Please print each of the rows below with no changes.

---------- MATERIAL SUPPLIED ----------

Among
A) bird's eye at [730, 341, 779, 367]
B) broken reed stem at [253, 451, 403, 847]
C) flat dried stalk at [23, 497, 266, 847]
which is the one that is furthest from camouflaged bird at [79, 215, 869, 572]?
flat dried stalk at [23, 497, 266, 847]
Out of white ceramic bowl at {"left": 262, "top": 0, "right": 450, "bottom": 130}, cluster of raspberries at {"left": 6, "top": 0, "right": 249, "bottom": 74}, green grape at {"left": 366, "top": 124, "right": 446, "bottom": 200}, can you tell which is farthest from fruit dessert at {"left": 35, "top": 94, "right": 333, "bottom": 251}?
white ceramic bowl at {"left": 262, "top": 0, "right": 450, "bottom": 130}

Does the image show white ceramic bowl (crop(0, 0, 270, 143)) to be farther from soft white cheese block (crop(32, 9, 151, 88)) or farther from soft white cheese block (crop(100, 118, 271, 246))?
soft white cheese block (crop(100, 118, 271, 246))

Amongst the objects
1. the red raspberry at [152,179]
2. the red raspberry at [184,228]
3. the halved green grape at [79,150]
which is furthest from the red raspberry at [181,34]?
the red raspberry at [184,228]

----------

REPLY TO THE EXERCISE:
Among
A) bird's eye at [730, 341, 779, 367]
B) broken reed stem at [253, 451, 403, 847]
C) flat dried stalk at [23, 497, 266, 847]
which is the one that is furthest from camouflaged bird at [79, 215, 869, 572]?
flat dried stalk at [23, 497, 266, 847]
Out of white ceramic bowl at {"left": 262, "top": 0, "right": 450, "bottom": 130}, cluster of raspberries at {"left": 6, "top": 0, "right": 249, "bottom": 74}, green grape at {"left": 366, "top": 124, "right": 446, "bottom": 200}, can you tell which is farthest from fruit dessert at {"left": 35, "top": 94, "right": 333, "bottom": 251}?
white ceramic bowl at {"left": 262, "top": 0, "right": 450, "bottom": 130}

Does the image show white ceramic bowl (crop(0, 0, 270, 143)) to be farther from soft white cheese block (crop(32, 9, 151, 88)) or farther from soft white cheese block (crop(100, 118, 271, 246))?
soft white cheese block (crop(100, 118, 271, 246))

Amongst the objects
1. the red raspberry at [152,179]
2. the red raspberry at [184,228]
3. the halved green grape at [79,150]
which is furthest from the red raspberry at [181,34]?
the red raspberry at [184,228]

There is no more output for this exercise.